-- Your task --
Continue the Room EQ Wizard V4.10/V4.11 release announcement below, starting after its last sentence. The data that follows the announcement is not part of it.

# start of Supplied text

# REW V4.10 and V4.11 Release



## JohnM (Apr 11, 2006)

V4.11 of Room EQ Wizard is now available for download from the Downloads Page

*What's New in V4.10 / V4.11*

*Spectrum and RTA Displays*

The Spectrum graph page offers a spectrum analyser plot with resolution of up to 0.3Hz or Real time Analyser (RTA) plots with resolutions up to 1/48th octave. It calculates THD and THD+N distortion figures and shows the relative levels of the 2nd to 9th harmonics of test tones. It allows high resolution measurement of system responses without having to connect to the system being measured by either playing a pink noise signal through the system or, for much more precise low frequency measurements without the very long averaging required for pink noise, playing the new pink periodic noise signals from REW's own signal generator saved as WAV files. More details...


















*Reverberation Time Displays*

The RT60 graph page shows reverberation times in octave or one-third octave bands calculated in accordance with ISO 3382. Related plots for the current measurement, including the Schroeder curve used to derive the RT60 figures and the linear fits for the various RT60 parameters, can be viewed on the Impulse graph page. The Impulse page also allows an octave or one-third octave band filter to be applied to the current measurement and the associated frequency responses. More details...










*Extended Range for Waterfall and Spectral Decay*

The waterfall and Spectral Decay plots now span the full range of the measurement. The waterfall controls have also been revised and extended and offer further control over the plot. More details...

# end of Supplied text
# start of Data provided

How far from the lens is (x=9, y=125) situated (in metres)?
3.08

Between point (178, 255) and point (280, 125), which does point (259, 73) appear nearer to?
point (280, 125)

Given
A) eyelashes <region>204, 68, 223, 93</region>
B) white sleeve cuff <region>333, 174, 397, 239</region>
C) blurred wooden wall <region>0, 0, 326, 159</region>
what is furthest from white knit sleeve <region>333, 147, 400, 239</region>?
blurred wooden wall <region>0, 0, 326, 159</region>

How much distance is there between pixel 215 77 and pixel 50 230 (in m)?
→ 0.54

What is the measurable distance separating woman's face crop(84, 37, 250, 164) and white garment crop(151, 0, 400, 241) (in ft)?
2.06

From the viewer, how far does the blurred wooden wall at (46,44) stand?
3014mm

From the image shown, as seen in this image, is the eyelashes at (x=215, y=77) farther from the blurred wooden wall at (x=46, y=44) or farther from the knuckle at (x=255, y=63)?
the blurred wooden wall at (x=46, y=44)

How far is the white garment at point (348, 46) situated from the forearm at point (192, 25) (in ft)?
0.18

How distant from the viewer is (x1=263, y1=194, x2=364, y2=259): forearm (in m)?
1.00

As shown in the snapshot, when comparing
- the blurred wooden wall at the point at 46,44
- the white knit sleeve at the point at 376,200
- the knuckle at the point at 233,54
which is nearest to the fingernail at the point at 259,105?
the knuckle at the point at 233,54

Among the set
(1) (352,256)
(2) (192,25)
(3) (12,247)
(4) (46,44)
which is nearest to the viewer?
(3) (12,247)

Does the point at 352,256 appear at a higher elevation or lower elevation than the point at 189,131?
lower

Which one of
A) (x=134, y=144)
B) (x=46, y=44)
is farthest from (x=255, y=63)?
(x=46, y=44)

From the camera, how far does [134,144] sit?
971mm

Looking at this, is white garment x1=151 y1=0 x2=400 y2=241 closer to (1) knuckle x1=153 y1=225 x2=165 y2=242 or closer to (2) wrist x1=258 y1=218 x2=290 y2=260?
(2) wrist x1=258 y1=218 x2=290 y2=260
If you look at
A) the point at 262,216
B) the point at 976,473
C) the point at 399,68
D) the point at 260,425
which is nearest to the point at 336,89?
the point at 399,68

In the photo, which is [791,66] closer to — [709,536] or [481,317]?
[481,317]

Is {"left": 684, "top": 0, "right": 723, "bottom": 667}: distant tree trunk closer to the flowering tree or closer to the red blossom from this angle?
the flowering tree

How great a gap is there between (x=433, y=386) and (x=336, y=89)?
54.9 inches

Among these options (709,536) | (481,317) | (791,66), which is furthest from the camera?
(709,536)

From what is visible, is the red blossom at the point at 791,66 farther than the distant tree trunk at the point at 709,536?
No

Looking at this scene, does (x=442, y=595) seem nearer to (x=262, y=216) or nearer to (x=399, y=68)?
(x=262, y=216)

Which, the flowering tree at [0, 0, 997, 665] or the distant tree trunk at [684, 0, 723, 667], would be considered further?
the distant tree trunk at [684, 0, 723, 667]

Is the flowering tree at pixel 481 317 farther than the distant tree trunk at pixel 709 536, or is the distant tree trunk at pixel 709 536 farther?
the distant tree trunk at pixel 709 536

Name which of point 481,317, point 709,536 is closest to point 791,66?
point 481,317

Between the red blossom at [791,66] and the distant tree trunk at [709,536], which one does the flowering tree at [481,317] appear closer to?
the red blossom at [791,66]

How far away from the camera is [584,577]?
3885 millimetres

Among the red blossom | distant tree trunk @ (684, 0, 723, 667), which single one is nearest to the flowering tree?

# end of Data provided

-- Exercise response --
*Automatic Soundcard Compensation*

A loopback connection on the left soundcard channel can be used to provide an automatic calibration reference settings as an alternative to using a soundcard cal file. This has the advantage of removing the soundcard's influence from the impulse response as well as the frequency response (the calibration file method only corrects the frequency response) and allows measurement of the delay through the system being tested, useful for checking or setting speaker distances. More details...


*Sweep Start Frequency*

The measurement panel now allows the start of the sweep to be specified as well as the end, allowing convenient measurement of equipment that is not tolerant of low frequencies (tweeters, for example).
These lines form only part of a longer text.